New feature added today

Nov 8, 2007 14:09 GMT  ·  By

Google employees are allowed that 20% of the time they spend at work be spent towards personal projects that might prove to be useful to Google in the future. Creativity is as such encouraged and the feature implemented today is a result of this particular program that the Mountain View giant started.

The two engineers that came up with the idea explained it on the official Google Reader Blog: "As a blogger I like to include a blogroll on my site so that friends, family and other readers can take a look at what I like to read. It's also a nice way to give a shout out to the authors of the blogs that I like. However, maintaining a blogroll can be a bit of a pain as your subscriptions ebb and flow. As a heavy user of Google Reader, I figured that the best way to get a blogroll would be to have Reader generate it for me, based on my subscriptions. This didn't seem to hard, so I chatted to the Reader team and then set about implementing a this feature in my 20% time, " says Steve Lacey, the first of the two.

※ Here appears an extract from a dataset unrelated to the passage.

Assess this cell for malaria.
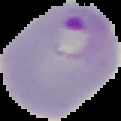
It is parasitized.

image type = segmented cell region on a black background
image size = 121×121 pixels
preparation = thin blood film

The second, Dolapo Falola, explains his part in all of it: "One of my favorite Google Reader features is the ability to read feeds on my mobile phone. I'm a New Yorker so I'm out and about quite a bit without a computer. [?]I've been taking advantage of this opportunity to add small (pun intended) features to Google Reader Mobile. Some of the more interesting features I've added are the ability to see trends data on which feeds are viewed on mobile, as well as the ability to change the number of items displayed at once, or disable reformatting linked web sites for mobile phones. The latter in particular is especially useful for iPhone and other smart phones that are capable of properly displaying sites."

This new feature will help spread the Google Reader technology across the web and give Google another data point about blogs and feeds which could become another factor for it to consider in its blog search algorithm. Score one for the bloggers and about 10 for Google on this.